* Document section *
## Start

Pix2Story is an AI that generates stories about an image in different literary genres. Based on the paper Skip-Thought Vectors by Ryan Kiros, Yukun Zhu, Richard S. Zemel, Antonio Torralba, Raquel Urtasun, Sanja Fidler and in the results in the git neural-storyteller by Ryan Kiros, Yukun Zhu and Michael J. Lumpe.
Visual Semantic Embedding
The first part of the project is the one that transforms the input picture into captions. Captions describes briefly the picture as is shown in the example below.
A white dog that is looking at a frizbee Small white dog with green and white boe tie on A white dog with black spots is sitting on the grass
The model employed to generate this captions is composed by two different networks. First one is a convolutional neural network in order to extract a set of feature vectors refered as annotation vectors.
The second part of the model is a long short-term memory (LSTM) network that produces a caption by generating one word at every time step conditioned on a context vector, the previous hidden state and the previously generated words.
Skipthought Vectors by R. Kiros is a model that generates generic sentences representations that can be used in different task. In particular for this project the idea is train an encoder-decoder model that tries to reconstruct the surrounding sentences of an encoded passage using the continuity of text from books.
The model is an ecoder-decoder model. The encoder is used to map a sentence into a vector. The decoder then conditions on this vector to generate a translation for the source sentence.
The vocaulary used has been expanded using google news pretrained vectors by generating a linear regressor that maps words in the founded in books vocabulary to words in this vectors.
Attending to skipthoughts functioning if the sentences given to the encoder from the VSE are short descriptive sentences the final output will be a short sentence. For that reason if the desired output is a more literary passage we need to make a style shifting. That means to operate with skipthought vectors representations to set the input to the characteristics we want to induce in the output. The operation is the following:
Skipthoughts Decoder Input = Encoded Captions of the picture - Average All Captions Encoded + Encoded Passages with similar lenght and features as the output we expect
This project has been deployed using Azure Machine Learning Services Workspaces to generate the Docker image with the files and all models involved in prediction. The deployment for consumption has been made using Azure Kubernetes Services to automatically scale the solution.
Train your own model
For train new models:
Create conda environment:
conda env create --file environment.yml
Activate conda env:
Set paths to your books or texts and your training settings in config.py
Run training.py to train a encoder, generate necessary files and train a decoder based on your texts
Generate bias: Mean of encoded sentences and mean of encoded captions
To generate stories run the following on a python console:
>story_generator = generate.StoryGenerator()

## End

* Short exercise A *
How many lines in the records contain the string "dark"? Give only the number.
The Pix2Story page and the records have nothing to do with each other.

* Input data *
## Start

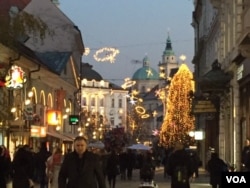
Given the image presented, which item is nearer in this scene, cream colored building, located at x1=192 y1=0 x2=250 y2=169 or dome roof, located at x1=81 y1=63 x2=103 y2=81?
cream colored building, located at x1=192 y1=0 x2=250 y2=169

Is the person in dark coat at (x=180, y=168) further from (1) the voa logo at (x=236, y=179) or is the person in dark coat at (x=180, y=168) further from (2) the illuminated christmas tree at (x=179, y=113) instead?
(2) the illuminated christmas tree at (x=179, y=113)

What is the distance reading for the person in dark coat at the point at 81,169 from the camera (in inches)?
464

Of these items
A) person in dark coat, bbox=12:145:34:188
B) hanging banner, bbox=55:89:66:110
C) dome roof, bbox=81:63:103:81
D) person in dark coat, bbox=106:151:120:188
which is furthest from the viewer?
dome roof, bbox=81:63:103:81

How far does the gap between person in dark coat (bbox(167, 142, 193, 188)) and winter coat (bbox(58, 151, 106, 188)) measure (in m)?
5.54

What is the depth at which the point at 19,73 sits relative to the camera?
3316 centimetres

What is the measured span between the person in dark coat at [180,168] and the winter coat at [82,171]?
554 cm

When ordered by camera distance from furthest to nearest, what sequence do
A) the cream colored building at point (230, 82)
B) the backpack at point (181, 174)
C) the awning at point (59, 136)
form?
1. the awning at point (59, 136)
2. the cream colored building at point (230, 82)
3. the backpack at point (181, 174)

## End
## Start

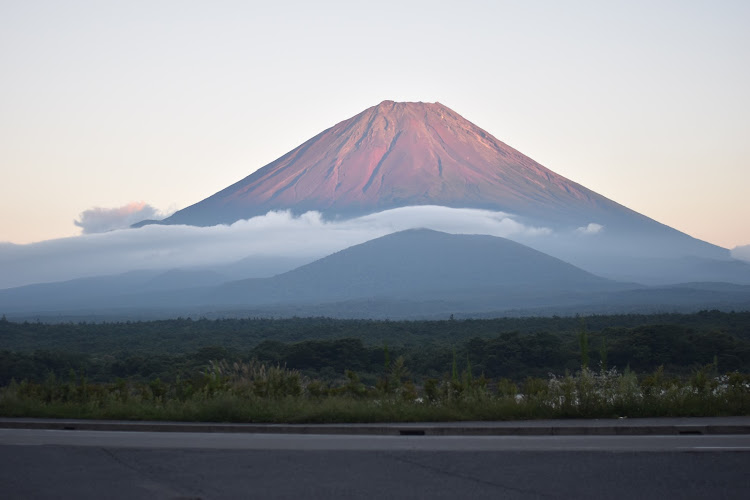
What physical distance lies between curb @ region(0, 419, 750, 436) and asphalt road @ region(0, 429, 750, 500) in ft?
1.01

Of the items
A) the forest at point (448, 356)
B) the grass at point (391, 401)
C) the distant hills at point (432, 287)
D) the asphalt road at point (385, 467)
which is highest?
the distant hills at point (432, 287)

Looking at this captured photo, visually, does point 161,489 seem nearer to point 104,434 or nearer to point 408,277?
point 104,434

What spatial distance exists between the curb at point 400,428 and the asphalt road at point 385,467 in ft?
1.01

## End

* Short exercise B *
According to the Pix2Story page, which service was used for the consumption deployment so that the solution scales automatically?

* Task result A *
6

* Task result B *
Azure Kubernetes Services.